Aber erst zu den Fakten: Die Glocken der Lutherkirche sind von 1922. Im Krieg, am 13. Oktober 1944, wurde zwar der Turm zur Hälfte zerstört, so dass er von 68 auf 35 Meter geschrumpft ist, aber die Glocken blieben unversehrt. Der stählerne Glockenstuhl, der damals eingebaut wurde, hielt nicht so lange wie erhofft. Rost hat ihn bis heute so stark beschädigt, dass im letzten Jahr nur noch zwei der drei Glocken geläutet wurden. Mörtter: „Zwei Glocken ist fimmschig. Wenn der Bass fehlt, ist das nix!“

 

 

Drei Monate lang schwiegen die Glocken komplett, bis nun in einer aufwändigen Aktion der neue 68.000 Euro wertvolle Eichenholz-Glockenstuhl eingebaut wurde. Das Geld dafür kommt aus Kirchensteuergeldern. Einige Anwohner haben sich wohl gefreut, drei Monate lang Ruhe vor dem Glockenläuten zu haben. Sie haben wohl nicht verstanden, was mir heute noch mal bewusst gemacht wurde.

(Umriss-Datensätze)
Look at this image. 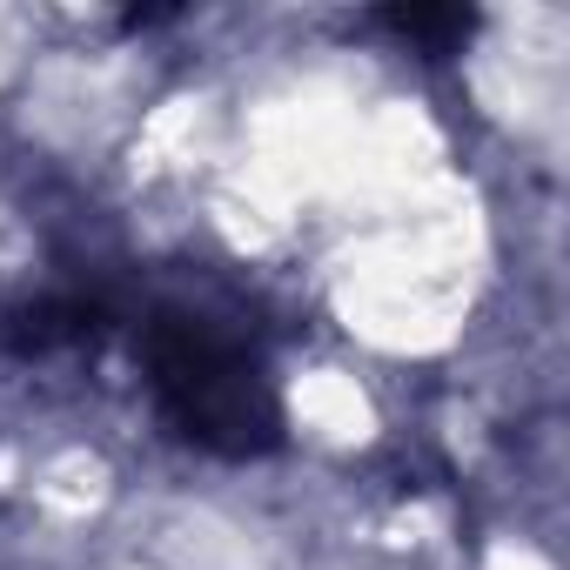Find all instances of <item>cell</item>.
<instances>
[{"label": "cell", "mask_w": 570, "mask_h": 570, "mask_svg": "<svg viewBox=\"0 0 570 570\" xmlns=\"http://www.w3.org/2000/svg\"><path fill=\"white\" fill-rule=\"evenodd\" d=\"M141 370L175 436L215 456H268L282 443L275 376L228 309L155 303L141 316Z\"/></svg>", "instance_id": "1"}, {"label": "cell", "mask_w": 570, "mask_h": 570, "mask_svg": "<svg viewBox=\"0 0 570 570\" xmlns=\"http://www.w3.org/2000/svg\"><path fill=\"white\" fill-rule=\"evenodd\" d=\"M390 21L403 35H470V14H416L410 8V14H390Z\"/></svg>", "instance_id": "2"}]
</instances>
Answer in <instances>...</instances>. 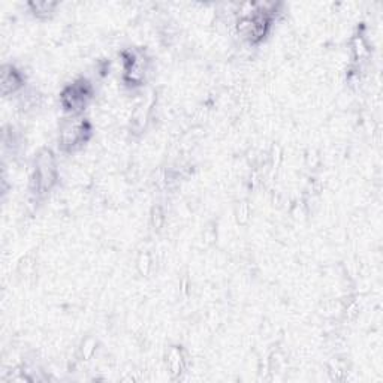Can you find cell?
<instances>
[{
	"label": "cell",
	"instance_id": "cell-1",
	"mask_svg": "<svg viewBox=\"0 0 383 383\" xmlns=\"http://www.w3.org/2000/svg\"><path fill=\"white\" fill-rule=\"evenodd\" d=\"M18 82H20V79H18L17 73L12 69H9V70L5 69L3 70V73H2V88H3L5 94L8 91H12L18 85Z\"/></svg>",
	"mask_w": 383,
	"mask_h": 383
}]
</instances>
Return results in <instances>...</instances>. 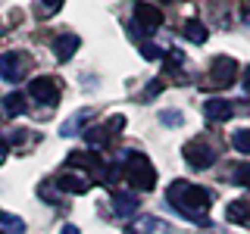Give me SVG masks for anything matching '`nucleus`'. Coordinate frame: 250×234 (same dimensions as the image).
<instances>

Die Aufgabe:
Übersetze den Satz „Der stählerne Glockenstuhl, der damals eingebaut wurde, hielt nicht so lange wie erhofft.“ aus dem Text über die Glocken der Lutherkirche ins Englische. Die Einträge stehen in keinem Zusammenhang mit dem Text.

Erledigte Aufgabe:
The steel bell frame that was installed at that time did not last as long as hoped.